#### [TEKS]
====================
Selanjutnya, dalam spiritualitas Jawa, kêbo dhungkul dan sapi gumarang adalah dua aspek yang juga tak terpisahkan dalam diri manusia, bak dua sisi dari mata uang yang sama. Lebih dalam lagi, dilatarbelakangi oleh relasi “Brahman-atman” dalam Monisme Hindu, simbol kêbo dhungkul merujuk sifat kelemahan insani, namun “atman” (inti terdalam) dalam diri manusia yang sehakikat dengan Brahman (Tuhan) sendiri, sejatinya cerdas cendekia laksana “sapi gumarang”.
====================
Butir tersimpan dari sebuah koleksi
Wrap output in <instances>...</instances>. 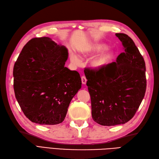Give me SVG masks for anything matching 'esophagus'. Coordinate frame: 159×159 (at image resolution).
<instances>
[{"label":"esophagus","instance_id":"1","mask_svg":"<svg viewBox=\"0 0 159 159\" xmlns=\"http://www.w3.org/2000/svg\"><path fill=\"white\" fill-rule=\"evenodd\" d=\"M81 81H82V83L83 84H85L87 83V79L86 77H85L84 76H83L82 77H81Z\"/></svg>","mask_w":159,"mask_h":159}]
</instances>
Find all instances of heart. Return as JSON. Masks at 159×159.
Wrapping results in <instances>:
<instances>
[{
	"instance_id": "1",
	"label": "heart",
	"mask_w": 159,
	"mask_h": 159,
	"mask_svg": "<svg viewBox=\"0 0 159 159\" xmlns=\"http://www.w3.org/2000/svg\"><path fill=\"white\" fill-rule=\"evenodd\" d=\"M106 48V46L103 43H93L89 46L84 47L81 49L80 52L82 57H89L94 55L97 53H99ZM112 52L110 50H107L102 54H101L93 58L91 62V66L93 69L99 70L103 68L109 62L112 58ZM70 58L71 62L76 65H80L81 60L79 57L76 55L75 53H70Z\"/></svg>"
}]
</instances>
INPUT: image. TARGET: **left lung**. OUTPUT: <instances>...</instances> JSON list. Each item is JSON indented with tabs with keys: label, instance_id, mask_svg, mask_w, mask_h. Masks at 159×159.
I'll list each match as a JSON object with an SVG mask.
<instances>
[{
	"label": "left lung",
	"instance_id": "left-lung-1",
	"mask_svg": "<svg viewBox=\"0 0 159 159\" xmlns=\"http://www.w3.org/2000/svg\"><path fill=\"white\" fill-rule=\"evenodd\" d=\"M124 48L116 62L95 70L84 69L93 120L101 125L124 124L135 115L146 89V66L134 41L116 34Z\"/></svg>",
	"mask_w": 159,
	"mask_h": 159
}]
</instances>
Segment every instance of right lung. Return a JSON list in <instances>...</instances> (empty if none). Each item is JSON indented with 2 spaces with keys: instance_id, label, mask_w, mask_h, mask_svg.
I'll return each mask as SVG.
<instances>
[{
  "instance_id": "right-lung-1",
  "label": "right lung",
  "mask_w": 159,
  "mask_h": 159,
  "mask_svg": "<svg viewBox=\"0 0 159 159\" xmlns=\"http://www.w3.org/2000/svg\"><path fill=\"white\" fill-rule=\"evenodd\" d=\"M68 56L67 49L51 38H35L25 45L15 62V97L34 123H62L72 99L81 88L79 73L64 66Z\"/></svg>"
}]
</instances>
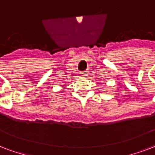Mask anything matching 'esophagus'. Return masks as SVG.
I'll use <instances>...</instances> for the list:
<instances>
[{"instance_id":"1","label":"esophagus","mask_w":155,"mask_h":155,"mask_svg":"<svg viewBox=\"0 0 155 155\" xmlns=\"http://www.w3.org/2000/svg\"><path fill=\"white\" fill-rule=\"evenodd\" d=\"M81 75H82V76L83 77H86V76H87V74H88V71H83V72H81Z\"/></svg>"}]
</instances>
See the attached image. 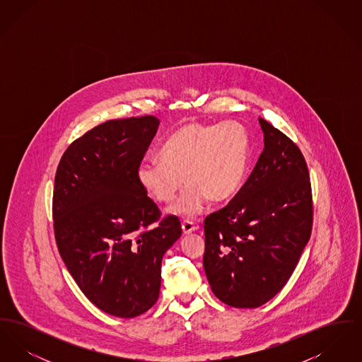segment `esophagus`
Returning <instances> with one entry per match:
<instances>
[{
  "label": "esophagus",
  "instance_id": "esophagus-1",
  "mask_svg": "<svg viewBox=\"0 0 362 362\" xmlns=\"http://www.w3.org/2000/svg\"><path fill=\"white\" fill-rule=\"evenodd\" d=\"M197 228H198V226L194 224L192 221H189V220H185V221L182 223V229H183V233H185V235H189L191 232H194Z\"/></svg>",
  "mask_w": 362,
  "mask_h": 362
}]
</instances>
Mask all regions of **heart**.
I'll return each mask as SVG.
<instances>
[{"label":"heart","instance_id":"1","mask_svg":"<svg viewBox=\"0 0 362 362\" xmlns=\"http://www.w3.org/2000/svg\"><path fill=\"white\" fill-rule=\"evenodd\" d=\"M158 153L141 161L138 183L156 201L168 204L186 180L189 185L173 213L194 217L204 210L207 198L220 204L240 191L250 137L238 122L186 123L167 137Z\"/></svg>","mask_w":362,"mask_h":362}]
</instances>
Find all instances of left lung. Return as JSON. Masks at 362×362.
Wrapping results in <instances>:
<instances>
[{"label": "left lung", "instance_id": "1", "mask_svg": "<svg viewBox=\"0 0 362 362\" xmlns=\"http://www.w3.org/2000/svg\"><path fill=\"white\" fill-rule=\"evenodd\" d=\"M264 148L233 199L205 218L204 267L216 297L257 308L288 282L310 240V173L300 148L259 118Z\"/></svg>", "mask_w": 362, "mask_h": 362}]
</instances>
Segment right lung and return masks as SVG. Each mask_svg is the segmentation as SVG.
====================
#### [TINDAKAN YANG DIPERLUKAN]
a - Tentukan apakah setiap pernyataan berikut sesuai dengan teks, jawab ya atau tidak, dan kutip kata-kata teks yang menentukan: (i) kêbo dhungkul dan sapi gumarang adalah dua aspek yang dapat dipisahkan dalam diri manusia; (ii) simbol kêbo dhungkul merujuk pada sifat kelemahan insani; (iii) atman disebut sehakikat dengan Brahman.
b - Ringkaslah teks dalam dua kalimat.
Data ini berasal dari sumber yang berbeda dengan teks.

#### [JAWABAN YANG DIBERIKAN]
a -
(i) Tidak: "dua aspek yang juga tak terpisahkan dalam diri manusia".
(ii) Ya: "simbol kêbo dhungkul merujuk sifat kelemahan insani".
(iii) Ya: "yang sehakikat dengan Brahman (Tuhan) sendiri".

b - Dalam spiritualitas Jawa, kêbo dhungkul dan sapi gumarang adalah dua aspek yang tak terpisahkan dalam diri manusia, seperti dua sisi mata uang yang sama. Dengan latar relasi Brahman-atman dalam Monisme Hindu, kêbo dhungkul melambangkan kelemahan insani, sedangkan atman, inti terdalam manusia yang sehakikat dengan Brahman, sejatinya cerdas seperti sapi gumarang.